I am trying to make a RF predictor of a categorical variable (3 levels), and then look at how well the model works. I mostly followed the steps in the Getting Started section of the docs - here’s a MWE:
using DataFrames
using MLJ
using DecisionTree
using Random
df = DataFrame(a = categorical(rand(['a', 'b', 'c'], 100)), t = repeat(["test", "train"], inner=50), x1=rand(100), x2=rand(100))
train = findall(x-> x == "train", df.t)
test = findall(x-> x == "test", df.t)
y, X = unpack(df, ==(:a), x-> x in [:x1, :x2])
tree_model = MLJ.@load DecisionTreeClassifier verbosity=1
tree = machine(tree_model, X, y)
MLJ.fit!(tree, rows=train)
yhat = MLJ.predict(tree, X[test,:])
cross_entropy(yhat, y[test]) |> mean # this works
MLJ.confusion_matrix(yhat, y[test]) # this doesn't
That last gives me
ERROR: MethodError: no method matching confusion_matrix(::MLJBase.UnivariateFiniteVector{Multiclass{3}, Char, UInt32, Float64}, ::CategoricalVector{Char, UInt32, Char, CategoricalValue{Char, UInt32}, Union{}})
Closest candidates are:
  confusion_matrix(::AbstractVector{var"#s887"} where var"#s887"<:CategoricalValue, ::AbstractVector{var"#s886"} where var"#s886"<:CategoricalValue; rev, perm, warn) at /home/kevin/.julia/packages/MLJBase/uKzAz/src/measures/confusion_matrix.jl:64
I assumed that this would work given the function signature, though the text
Computes the confusion matrix given a predicted
ŷwith categorical elements and the actualy
and the error lead me to think I may have to convert the UnivariateFinite{Multiclass{3}, Char, UInt32, Float64} of yhat to an actual categorical array, but it’s not imediately clear how to do that.
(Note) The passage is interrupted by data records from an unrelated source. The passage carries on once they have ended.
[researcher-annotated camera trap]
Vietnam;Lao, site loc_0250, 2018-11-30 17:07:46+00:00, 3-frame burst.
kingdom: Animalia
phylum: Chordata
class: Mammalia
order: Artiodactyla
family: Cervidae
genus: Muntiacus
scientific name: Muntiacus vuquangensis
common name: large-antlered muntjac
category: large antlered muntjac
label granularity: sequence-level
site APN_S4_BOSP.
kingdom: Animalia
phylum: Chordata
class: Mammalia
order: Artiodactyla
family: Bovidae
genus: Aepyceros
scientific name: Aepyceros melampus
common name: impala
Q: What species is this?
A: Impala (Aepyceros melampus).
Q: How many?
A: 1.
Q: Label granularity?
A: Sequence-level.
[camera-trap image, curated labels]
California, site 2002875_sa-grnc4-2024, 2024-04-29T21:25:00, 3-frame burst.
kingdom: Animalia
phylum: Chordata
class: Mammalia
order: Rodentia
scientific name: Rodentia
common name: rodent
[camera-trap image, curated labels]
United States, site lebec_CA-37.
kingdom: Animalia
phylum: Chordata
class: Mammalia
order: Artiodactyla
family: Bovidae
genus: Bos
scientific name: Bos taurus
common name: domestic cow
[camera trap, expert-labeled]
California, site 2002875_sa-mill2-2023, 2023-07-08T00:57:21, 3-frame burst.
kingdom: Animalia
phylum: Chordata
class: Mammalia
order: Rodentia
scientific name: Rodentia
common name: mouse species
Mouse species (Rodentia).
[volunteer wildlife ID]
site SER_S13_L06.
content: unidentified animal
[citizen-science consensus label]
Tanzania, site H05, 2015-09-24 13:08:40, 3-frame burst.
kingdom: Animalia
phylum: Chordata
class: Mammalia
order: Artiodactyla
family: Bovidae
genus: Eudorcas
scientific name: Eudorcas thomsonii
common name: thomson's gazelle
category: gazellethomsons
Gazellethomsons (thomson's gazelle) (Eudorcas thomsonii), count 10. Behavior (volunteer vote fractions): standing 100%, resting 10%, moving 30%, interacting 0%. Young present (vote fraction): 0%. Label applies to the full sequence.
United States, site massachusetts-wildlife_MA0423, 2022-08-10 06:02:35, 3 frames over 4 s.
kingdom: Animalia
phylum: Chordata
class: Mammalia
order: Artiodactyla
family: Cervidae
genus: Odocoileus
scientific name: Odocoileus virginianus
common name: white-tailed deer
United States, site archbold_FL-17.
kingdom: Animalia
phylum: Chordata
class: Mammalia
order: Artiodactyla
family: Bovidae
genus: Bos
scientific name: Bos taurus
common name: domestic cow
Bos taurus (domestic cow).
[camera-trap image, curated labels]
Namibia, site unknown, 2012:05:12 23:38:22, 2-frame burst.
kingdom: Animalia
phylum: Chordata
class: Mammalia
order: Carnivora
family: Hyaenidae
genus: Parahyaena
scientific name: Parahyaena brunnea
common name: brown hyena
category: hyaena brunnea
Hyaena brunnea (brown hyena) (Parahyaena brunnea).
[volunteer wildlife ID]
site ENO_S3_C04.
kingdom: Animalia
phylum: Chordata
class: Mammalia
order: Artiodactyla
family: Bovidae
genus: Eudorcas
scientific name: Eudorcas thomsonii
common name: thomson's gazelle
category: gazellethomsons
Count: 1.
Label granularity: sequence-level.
The probabilities in yhat all seem to be 1.0 or 0.0, so it seems like this should be straightforward.
I naively tried categorical(yhat), and that actually runs, but the categorical array of UnivariateFinite has a different order, so I’m assuming that’s not actually correct:
julia> levels(categorical(yhat))
3-element Vector{UnivariateFinite{Multiclass{3}, Char, UInt32, Float64}}:
 UnivariateFinite{Multiclass{3}}(a=>0.0, b=>1.0, c=>0.0)
 UnivariateFinite{Multiclass{3}}(a=>1.0, b=>0.0, c=>0.0)
 UnivariateFinite{Multiclass{3}}(a=>0.0, b=>0.0, c=>1.0)
julia> levels(y[test])
3-element Vector{Char}:
 'a': ASCII/Unicode U+0061 (category Ll: Letter, lowercase)
 'b': ASCII/Unicode U+0062 (category Ll: Letter, lowercase)
 'c': ASCII/Unicode U+0063 (category Ll: Letter, lowercase)
So - is there a straightforward way to convert the array of UnivariateFinite to a categorical array?